:: Document text
Boat-in Kayaking at Lake Tahoe on Emerald Bay
Photo Credit Cheryl Wood
In the still of the night and quiet of the day, just as the sun sets, the sound of motorboats and jet skis die down, all you hear is an autumn leaf softly dancing in the breeze. It can be the ultimate kayaking excursion to paddle your way to the boat-in campsites at Emerald Bay. Boat-in camping at Emerald Bay combines the splendor of smooth, glassy water with magnificent scenery. It is a superb kayaker’s get-a-way, inviting you to enjoy the tranquility of a pristine alpine lake.
Emerald Bay is one of the most picturesque boat-in campgrounds in all of California. The campsites lie nestled among the soaring conifers alongside the shore. The solitary dock jutting out from of the shoreline is the only thing that divulges the campground’s whereabouts.
Lake Tahoe borders overs both California and Nevada. It is the largest alpine lake in North America. Emerald Bay features some of the most scenic shorelines in Lake Tahoe’s entire seventy-two mile perimeter. The bay is surrounded by towering evergreens rimmed by a sandy beach. It is known for its deep blue waters and beautiful rock formations, where you will be sure to discover ample photographic opportunities
Whether you enjoy kayak fishing, SUP paddling or boat-in camping, Emerald Bay is an outstanding destination. The boat-camp is a one-of-a-kind camping experience which allows you to not only take in the lake's beauty, but also to appreciate the seclusion of a wilderness area. You will be treated to panoramic views of majestic mountains and towering forests as you set out to explore all of the hidden treasures this magnificent lake has to offer. The mountainous landscape attracts the adventurous spirit and welcomes you to the unparalleled boat-in camping experience.
One of the most pleasurable ways to experience Emerald Bay is to boat-in camp. The small campground, just a few feet from the water's edge is becoming increasingly popular with kayakers. Not too long ago, campsites were only available on a first-come, first-served basis. If the fast-moving boaters arrived first, as they often did, kayakers were out of luck. Now that they accept reservations, paddlers can make their way there, knowing ahead of time that they will have a campsite reserved to pitch their tent.
::::
:: Supplied material
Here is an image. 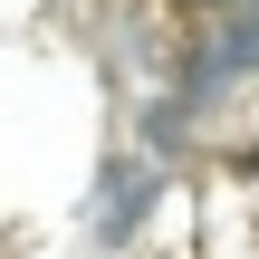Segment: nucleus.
<instances>
[{
    "instance_id": "1",
    "label": "nucleus",
    "mask_w": 259,
    "mask_h": 259,
    "mask_svg": "<svg viewBox=\"0 0 259 259\" xmlns=\"http://www.w3.org/2000/svg\"><path fill=\"white\" fill-rule=\"evenodd\" d=\"M240 77H259V0L250 10H221V19L192 38V58H183V115H202V106L231 96Z\"/></svg>"
},
{
    "instance_id": "2",
    "label": "nucleus",
    "mask_w": 259,
    "mask_h": 259,
    "mask_svg": "<svg viewBox=\"0 0 259 259\" xmlns=\"http://www.w3.org/2000/svg\"><path fill=\"white\" fill-rule=\"evenodd\" d=\"M154 192H163V173H154V163H115V173H106V211H96V240H106V250H125V240L144 231Z\"/></svg>"
},
{
    "instance_id": "3",
    "label": "nucleus",
    "mask_w": 259,
    "mask_h": 259,
    "mask_svg": "<svg viewBox=\"0 0 259 259\" xmlns=\"http://www.w3.org/2000/svg\"><path fill=\"white\" fill-rule=\"evenodd\" d=\"M192 10H211V19H221V10H250V0H192Z\"/></svg>"
},
{
    "instance_id": "4",
    "label": "nucleus",
    "mask_w": 259,
    "mask_h": 259,
    "mask_svg": "<svg viewBox=\"0 0 259 259\" xmlns=\"http://www.w3.org/2000/svg\"><path fill=\"white\" fill-rule=\"evenodd\" d=\"M240 173H259V144H250V154H240Z\"/></svg>"
}]
</instances>
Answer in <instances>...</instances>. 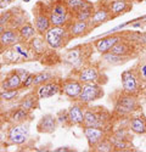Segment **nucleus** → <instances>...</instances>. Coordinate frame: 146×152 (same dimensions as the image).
::::
> **Goal**
List every geographic place name that appears in the Emerald Bay kayaking article, each one only once.

> **Solution for this task**
Lake Tahoe
Emerald Bay
California
Nevada
North America